> WORK REQUIRED: In the rows from the line containing "How far removed from the camera is (190,214)?" through the last row, switch every "camera" to "lens" and leave all else unchanged. Return only those lines.

> Data entries:
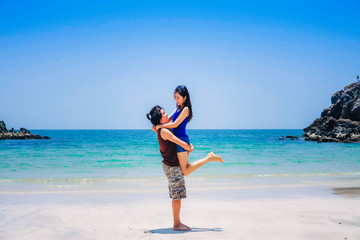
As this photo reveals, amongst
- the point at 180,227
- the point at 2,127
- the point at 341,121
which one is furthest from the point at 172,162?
the point at 2,127

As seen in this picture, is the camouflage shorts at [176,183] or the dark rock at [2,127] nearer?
the camouflage shorts at [176,183]

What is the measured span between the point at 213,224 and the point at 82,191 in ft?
16.6

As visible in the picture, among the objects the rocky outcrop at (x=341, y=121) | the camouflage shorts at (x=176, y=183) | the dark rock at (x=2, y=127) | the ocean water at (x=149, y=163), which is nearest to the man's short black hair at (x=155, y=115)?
the camouflage shorts at (x=176, y=183)

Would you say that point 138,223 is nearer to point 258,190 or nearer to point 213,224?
point 213,224

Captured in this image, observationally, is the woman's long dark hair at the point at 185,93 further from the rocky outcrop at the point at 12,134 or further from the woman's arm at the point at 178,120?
the rocky outcrop at the point at 12,134

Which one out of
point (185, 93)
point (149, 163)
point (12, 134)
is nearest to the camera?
point (185, 93)

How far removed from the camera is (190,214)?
6023 mm

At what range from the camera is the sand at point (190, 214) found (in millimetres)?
4680

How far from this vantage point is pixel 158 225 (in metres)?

> EXERCISE RESULT:
How far removed from the lens is (190,214)?
6023 mm

At what range from the lens is the sand at point (190, 214) found (in millimetres)?
4680

How far from this vantage point is pixel 158 225 (in metres)?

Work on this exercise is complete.